*Task requirements:* Pull out every line of the material below that contains the string "instances", and leave out all other lines.

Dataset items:
####
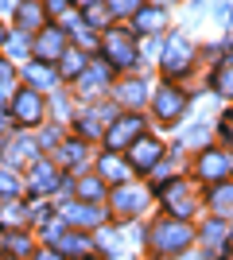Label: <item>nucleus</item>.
Listing matches in <instances>:
<instances>
[{"label": "nucleus", "instance_id": "49530a36", "mask_svg": "<svg viewBox=\"0 0 233 260\" xmlns=\"http://www.w3.org/2000/svg\"><path fill=\"white\" fill-rule=\"evenodd\" d=\"M16 8H20V0H0V16H4V12H12V16H16Z\"/></svg>", "mask_w": 233, "mask_h": 260}, {"label": "nucleus", "instance_id": "a211bd4d", "mask_svg": "<svg viewBox=\"0 0 233 260\" xmlns=\"http://www.w3.org/2000/svg\"><path fill=\"white\" fill-rule=\"evenodd\" d=\"M51 249L58 252V256L66 260V256H74V260H82V256H89V249H93V241H89V233H82V229H66L62 237L51 245Z\"/></svg>", "mask_w": 233, "mask_h": 260}, {"label": "nucleus", "instance_id": "aec40b11", "mask_svg": "<svg viewBox=\"0 0 233 260\" xmlns=\"http://www.w3.org/2000/svg\"><path fill=\"white\" fill-rule=\"evenodd\" d=\"M194 241H202V245H206V249H214V252H225V245H229V229H225L222 217H210V221L194 233Z\"/></svg>", "mask_w": 233, "mask_h": 260}, {"label": "nucleus", "instance_id": "412c9836", "mask_svg": "<svg viewBox=\"0 0 233 260\" xmlns=\"http://www.w3.org/2000/svg\"><path fill=\"white\" fill-rule=\"evenodd\" d=\"M132 23H136V31H140V35H148V39H152V35L163 31L167 12H163V8H155V4H144V8L132 16Z\"/></svg>", "mask_w": 233, "mask_h": 260}, {"label": "nucleus", "instance_id": "58836bf2", "mask_svg": "<svg viewBox=\"0 0 233 260\" xmlns=\"http://www.w3.org/2000/svg\"><path fill=\"white\" fill-rule=\"evenodd\" d=\"M43 8H47V16H66L70 8H74V0H43Z\"/></svg>", "mask_w": 233, "mask_h": 260}, {"label": "nucleus", "instance_id": "0eeeda50", "mask_svg": "<svg viewBox=\"0 0 233 260\" xmlns=\"http://www.w3.org/2000/svg\"><path fill=\"white\" fill-rule=\"evenodd\" d=\"M187 109H190V98H187L179 86H171V82H163V86L152 93V113H155V120H159V124H175Z\"/></svg>", "mask_w": 233, "mask_h": 260}, {"label": "nucleus", "instance_id": "dca6fc26", "mask_svg": "<svg viewBox=\"0 0 233 260\" xmlns=\"http://www.w3.org/2000/svg\"><path fill=\"white\" fill-rule=\"evenodd\" d=\"M159 159H163V144L152 140V136H140V140L128 148V167H132V171H155Z\"/></svg>", "mask_w": 233, "mask_h": 260}, {"label": "nucleus", "instance_id": "5701e85b", "mask_svg": "<svg viewBox=\"0 0 233 260\" xmlns=\"http://www.w3.org/2000/svg\"><path fill=\"white\" fill-rule=\"evenodd\" d=\"M210 89L218 98H233V54H222L210 74Z\"/></svg>", "mask_w": 233, "mask_h": 260}, {"label": "nucleus", "instance_id": "c85d7f7f", "mask_svg": "<svg viewBox=\"0 0 233 260\" xmlns=\"http://www.w3.org/2000/svg\"><path fill=\"white\" fill-rule=\"evenodd\" d=\"M27 54H31V35L8 31V39H4V58H8V62H20V58H27Z\"/></svg>", "mask_w": 233, "mask_h": 260}, {"label": "nucleus", "instance_id": "2f4dec72", "mask_svg": "<svg viewBox=\"0 0 233 260\" xmlns=\"http://www.w3.org/2000/svg\"><path fill=\"white\" fill-rule=\"evenodd\" d=\"M82 20H86V27H109L113 12H109V4L93 0V4H86V8H82Z\"/></svg>", "mask_w": 233, "mask_h": 260}, {"label": "nucleus", "instance_id": "393cba45", "mask_svg": "<svg viewBox=\"0 0 233 260\" xmlns=\"http://www.w3.org/2000/svg\"><path fill=\"white\" fill-rule=\"evenodd\" d=\"M210 210L214 217H233V183H214L210 186Z\"/></svg>", "mask_w": 233, "mask_h": 260}, {"label": "nucleus", "instance_id": "7ed1b4c3", "mask_svg": "<svg viewBox=\"0 0 233 260\" xmlns=\"http://www.w3.org/2000/svg\"><path fill=\"white\" fill-rule=\"evenodd\" d=\"M101 51H105V62H109L113 70H128V66H136V58H140L136 39L124 31V27H105V35H101Z\"/></svg>", "mask_w": 233, "mask_h": 260}, {"label": "nucleus", "instance_id": "20e7f679", "mask_svg": "<svg viewBox=\"0 0 233 260\" xmlns=\"http://www.w3.org/2000/svg\"><path fill=\"white\" fill-rule=\"evenodd\" d=\"M155 198H159L163 210L171 217H179V221H187V217L194 214V194H190L187 179H163V183L155 186Z\"/></svg>", "mask_w": 233, "mask_h": 260}, {"label": "nucleus", "instance_id": "f03ea898", "mask_svg": "<svg viewBox=\"0 0 233 260\" xmlns=\"http://www.w3.org/2000/svg\"><path fill=\"white\" fill-rule=\"evenodd\" d=\"M8 117L20 128H39L47 117V93H35L31 86H20L8 101Z\"/></svg>", "mask_w": 233, "mask_h": 260}, {"label": "nucleus", "instance_id": "8fccbe9b", "mask_svg": "<svg viewBox=\"0 0 233 260\" xmlns=\"http://www.w3.org/2000/svg\"><path fill=\"white\" fill-rule=\"evenodd\" d=\"M0 260H20V256H12V252H0Z\"/></svg>", "mask_w": 233, "mask_h": 260}, {"label": "nucleus", "instance_id": "c756f323", "mask_svg": "<svg viewBox=\"0 0 233 260\" xmlns=\"http://www.w3.org/2000/svg\"><path fill=\"white\" fill-rule=\"evenodd\" d=\"M74 190H78V202H101V198H105V183H101L97 175H86V179H78Z\"/></svg>", "mask_w": 233, "mask_h": 260}, {"label": "nucleus", "instance_id": "f8f14e48", "mask_svg": "<svg viewBox=\"0 0 233 260\" xmlns=\"http://www.w3.org/2000/svg\"><path fill=\"white\" fill-rule=\"evenodd\" d=\"M39 159V140H35L31 132H23V136H12L4 144V167L16 171V167H31Z\"/></svg>", "mask_w": 233, "mask_h": 260}, {"label": "nucleus", "instance_id": "2eb2a0df", "mask_svg": "<svg viewBox=\"0 0 233 260\" xmlns=\"http://www.w3.org/2000/svg\"><path fill=\"white\" fill-rule=\"evenodd\" d=\"M105 86H113V66L105 62V58L89 62L86 70H82V78H78V93H82V98H97Z\"/></svg>", "mask_w": 233, "mask_h": 260}, {"label": "nucleus", "instance_id": "4be33fe9", "mask_svg": "<svg viewBox=\"0 0 233 260\" xmlns=\"http://www.w3.org/2000/svg\"><path fill=\"white\" fill-rule=\"evenodd\" d=\"M86 159H89V148H86L82 136H78V140H62L55 148V163L58 167H82Z\"/></svg>", "mask_w": 233, "mask_h": 260}, {"label": "nucleus", "instance_id": "3c124183", "mask_svg": "<svg viewBox=\"0 0 233 260\" xmlns=\"http://www.w3.org/2000/svg\"><path fill=\"white\" fill-rule=\"evenodd\" d=\"M0 252H4V229H0Z\"/></svg>", "mask_w": 233, "mask_h": 260}, {"label": "nucleus", "instance_id": "79ce46f5", "mask_svg": "<svg viewBox=\"0 0 233 260\" xmlns=\"http://www.w3.org/2000/svg\"><path fill=\"white\" fill-rule=\"evenodd\" d=\"M218 128H222V136H225V140L233 144V113H225V117H222V124H218Z\"/></svg>", "mask_w": 233, "mask_h": 260}, {"label": "nucleus", "instance_id": "4c0bfd02", "mask_svg": "<svg viewBox=\"0 0 233 260\" xmlns=\"http://www.w3.org/2000/svg\"><path fill=\"white\" fill-rule=\"evenodd\" d=\"M70 35H74V39H78V51H93V47L101 43L97 35H93V27H86V23H82L78 31H70Z\"/></svg>", "mask_w": 233, "mask_h": 260}, {"label": "nucleus", "instance_id": "9d476101", "mask_svg": "<svg viewBox=\"0 0 233 260\" xmlns=\"http://www.w3.org/2000/svg\"><path fill=\"white\" fill-rule=\"evenodd\" d=\"M58 214H62V221L70 229H82V233L101 229L109 221V210H101L97 202H66V206H58Z\"/></svg>", "mask_w": 233, "mask_h": 260}, {"label": "nucleus", "instance_id": "ea45409f", "mask_svg": "<svg viewBox=\"0 0 233 260\" xmlns=\"http://www.w3.org/2000/svg\"><path fill=\"white\" fill-rule=\"evenodd\" d=\"M12 78H16L12 62H8V58H0V86H8V89H12Z\"/></svg>", "mask_w": 233, "mask_h": 260}, {"label": "nucleus", "instance_id": "a878e982", "mask_svg": "<svg viewBox=\"0 0 233 260\" xmlns=\"http://www.w3.org/2000/svg\"><path fill=\"white\" fill-rule=\"evenodd\" d=\"M12 225V229H23L27 225V206L16 202V198H0V229Z\"/></svg>", "mask_w": 233, "mask_h": 260}, {"label": "nucleus", "instance_id": "72a5a7b5", "mask_svg": "<svg viewBox=\"0 0 233 260\" xmlns=\"http://www.w3.org/2000/svg\"><path fill=\"white\" fill-rule=\"evenodd\" d=\"M210 16H214V23H218V27H225V31H229V27H233V0H218V4L210 8Z\"/></svg>", "mask_w": 233, "mask_h": 260}, {"label": "nucleus", "instance_id": "603ef678", "mask_svg": "<svg viewBox=\"0 0 233 260\" xmlns=\"http://www.w3.org/2000/svg\"><path fill=\"white\" fill-rule=\"evenodd\" d=\"M82 260H93V256H82Z\"/></svg>", "mask_w": 233, "mask_h": 260}, {"label": "nucleus", "instance_id": "bb28decb", "mask_svg": "<svg viewBox=\"0 0 233 260\" xmlns=\"http://www.w3.org/2000/svg\"><path fill=\"white\" fill-rule=\"evenodd\" d=\"M4 252H12V256H35V241L27 237V229H12V233H4Z\"/></svg>", "mask_w": 233, "mask_h": 260}, {"label": "nucleus", "instance_id": "473e14b6", "mask_svg": "<svg viewBox=\"0 0 233 260\" xmlns=\"http://www.w3.org/2000/svg\"><path fill=\"white\" fill-rule=\"evenodd\" d=\"M78 132H82V140H97V136H105V128H101V120H97V113H93V109L78 120Z\"/></svg>", "mask_w": 233, "mask_h": 260}, {"label": "nucleus", "instance_id": "39448f33", "mask_svg": "<svg viewBox=\"0 0 233 260\" xmlns=\"http://www.w3.org/2000/svg\"><path fill=\"white\" fill-rule=\"evenodd\" d=\"M66 51H70V35L62 31L58 23H47L43 31H35V35H31V54H35V62L55 66Z\"/></svg>", "mask_w": 233, "mask_h": 260}, {"label": "nucleus", "instance_id": "a19ab883", "mask_svg": "<svg viewBox=\"0 0 233 260\" xmlns=\"http://www.w3.org/2000/svg\"><path fill=\"white\" fill-rule=\"evenodd\" d=\"M144 54H148V58H159V54H163V43H159L155 35H152V39H144Z\"/></svg>", "mask_w": 233, "mask_h": 260}, {"label": "nucleus", "instance_id": "6ab92c4d", "mask_svg": "<svg viewBox=\"0 0 233 260\" xmlns=\"http://www.w3.org/2000/svg\"><path fill=\"white\" fill-rule=\"evenodd\" d=\"M23 82L35 89V93H47V89H55V82H58V74H55V66H47V62H27L23 66Z\"/></svg>", "mask_w": 233, "mask_h": 260}, {"label": "nucleus", "instance_id": "f704fd0d", "mask_svg": "<svg viewBox=\"0 0 233 260\" xmlns=\"http://www.w3.org/2000/svg\"><path fill=\"white\" fill-rule=\"evenodd\" d=\"M0 198H20V175L16 171H0Z\"/></svg>", "mask_w": 233, "mask_h": 260}, {"label": "nucleus", "instance_id": "423d86ee", "mask_svg": "<svg viewBox=\"0 0 233 260\" xmlns=\"http://www.w3.org/2000/svg\"><path fill=\"white\" fill-rule=\"evenodd\" d=\"M190 62H194V43L187 39V31H171L163 43V54H159V66H163V74L179 78L187 74Z\"/></svg>", "mask_w": 233, "mask_h": 260}, {"label": "nucleus", "instance_id": "1a4fd4ad", "mask_svg": "<svg viewBox=\"0 0 233 260\" xmlns=\"http://www.w3.org/2000/svg\"><path fill=\"white\" fill-rule=\"evenodd\" d=\"M23 186H27L35 198L55 194L58 186H62V167H58L55 159H35L31 167H27V179H23Z\"/></svg>", "mask_w": 233, "mask_h": 260}, {"label": "nucleus", "instance_id": "de8ad7c7", "mask_svg": "<svg viewBox=\"0 0 233 260\" xmlns=\"http://www.w3.org/2000/svg\"><path fill=\"white\" fill-rule=\"evenodd\" d=\"M4 39H8V27H4V23H0V47H4Z\"/></svg>", "mask_w": 233, "mask_h": 260}, {"label": "nucleus", "instance_id": "c03bdc74", "mask_svg": "<svg viewBox=\"0 0 233 260\" xmlns=\"http://www.w3.org/2000/svg\"><path fill=\"white\" fill-rule=\"evenodd\" d=\"M31 260H62V256H58V252L55 249H39V252H35V256Z\"/></svg>", "mask_w": 233, "mask_h": 260}, {"label": "nucleus", "instance_id": "b1692460", "mask_svg": "<svg viewBox=\"0 0 233 260\" xmlns=\"http://www.w3.org/2000/svg\"><path fill=\"white\" fill-rule=\"evenodd\" d=\"M86 66H89V54L78 51V47H70V51L55 62V74H58V78H82V70H86Z\"/></svg>", "mask_w": 233, "mask_h": 260}, {"label": "nucleus", "instance_id": "4468645a", "mask_svg": "<svg viewBox=\"0 0 233 260\" xmlns=\"http://www.w3.org/2000/svg\"><path fill=\"white\" fill-rule=\"evenodd\" d=\"M97 179L105 186H124V183H132V167H128V159L121 152H101L97 155Z\"/></svg>", "mask_w": 233, "mask_h": 260}, {"label": "nucleus", "instance_id": "09e8293b", "mask_svg": "<svg viewBox=\"0 0 233 260\" xmlns=\"http://www.w3.org/2000/svg\"><path fill=\"white\" fill-rule=\"evenodd\" d=\"M155 8H167V4H175V0H152Z\"/></svg>", "mask_w": 233, "mask_h": 260}, {"label": "nucleus", "instance_id": "cd10ccee", "mask_svg": "<svg viewBox=\"0 0 233 260\" xmlns=\"http://www.w3.org/2000/svg\"><path fill=\"white\" fill-rule=\"evenodd\" d=\"M117 101H121V105H128V109L144 105V101H148V86L140 82V78H128V82H121V86H117Z\"/></svg>", "mask_w": 233, "mask_h": 260}, {"label": "nucleus", "instance_id": "f3484780", "mask_svg": "<svg viewBox=\"0 0 233 260\" xmlns=\"http://www.w3.org/2000/svg\"><path fill=\"white\" fill-rule=\"evenodd\" d=\"M47 27V8L43 0H20V8H16V31L23 35H35Z\"/></svg>", "mask_w": 233, "mask_h": 260}, {"label": "nucleus", "instance_id": "e433bc0d", "mask_svg": "<svg viewBox=\"0 0 233 260\" xmlns=\"http://www.w3.org/2000/svg\"><path fill=\"white\" fill-rule=\"evenodd\" d=\"M140 8H144V0H109L113 16H136Z\"/></svg>", "mask_w": 233, "mask_h": 260}, {"label": "nucleus", "instance_id": "37998d69", "mask_svg": "<svg viewBox=\"0 0 233 260\" xmlns=\"http://www.w3.org/2000/svg\"><path fill=\"white\" fill-rule=\"evenodd\" d=\"M8 128H12V117H8V109H0V140L8 136Z\"/></svg>", "mask_w": 233, "mask_h": 260}, {"label": "nucleus", "instance_id": "9b49d317", "mask_svg": "<svg viewBox=\"0 0 233 260\" xmlns=\"http://www.w3.org/2000/svg\"><path fill=\"white\" fill-rule=\"evenodd\" d=\"M148 202H152V194H148L144 186H136V183L113 186V194H109V206H113L117 217H140L148 210Z\"/></svg>", "mask_w": 233, "mask_h": 260}, {"label": "nucleus", "instance_id": "f257e3e1", "mask_svg": "<svg viewBox=\"0 0 233 260\" xmlns=\"http://www.w3.org/2000/svg\"><path fill=\"white\" fill-rule=\"evenodd\" d=\"M194 245V229L190 221H179V217H159L152 229H148V249L155 256H179Z\"/></svg>", "mask_w": 233, "mask_h": 260}, {"label": "nucleus", "instance_id": "a18cd8bd", "mask_svg": "<svg viewBox=\"0 0 233 260\" xmlns=\"http://www.w3.org/2000/svg\"><path fill=\"white\" fill-rule=\"evenodd\" d=\"M39 144H47V148H51V144H58V132H55V128H47L43 136H39Z\"/></svg>", "mask_w": 233, "mask_h": 260}, {"label": "nucleus", "instance_id": "6e6552de", "mask_svg": "<svg viewBox=\"0 0 233 260\" xmlns=\"http://www.w3.org/2000/svg\"><path fill=\"white\" fill-rule=\"evenodd\" d=\"M140 136H144V117H136V113H121V117L105 128V152H121V148L128 152Z\"/></svg>", "mask_w": 233, "mask_h": 260}, {"label": "nucleus", "instance_id": "c9c22d12", "mask_svg": "<svg viewBox=\"0 0 233 260\" xmlns=\"http://www.w3.org/2000/svg\"><path fill=\"white\" fill-rule=\"evenodd\" d=\"M97 249L113 256V252H121V237H117L113 229H105V225H101V229H97Z\"/></svg>", "mask_w": 233, "mask_h": 260}, {"label": "nucleus", "instance_id": "ddd939ff", "mask_svg": "<svg viewBox=\"0 0 233 260\" xmlns=\"http://www.w3.org/2000/svg\"><path fill=\"white\" fill-rule=\"evenodd\" d=\"M229 171H233V159L222 148H202L198 163H194V175H198V179H206V183H225Z\"/></svg>", "mask_w": 233, "mask_h": 260}, {"label": "nucleus", "instance_id": "7c9ffc66", "mask_svg": "<svg viewBox=\"0 0 233 260\" xmlns=\"http://www.w3.org/2000/svg\"><path fill=\"white\" fill-rule=\"evenodd\" d=\"M210 124H190V128H183V136H179V144L183 148H210Z\"/></svg>", "mask_w": 233, "mask_h": 260}]
</instances>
####
*Reply to the exercise:*
Listing matches in <instances>:
<instances>
</instances>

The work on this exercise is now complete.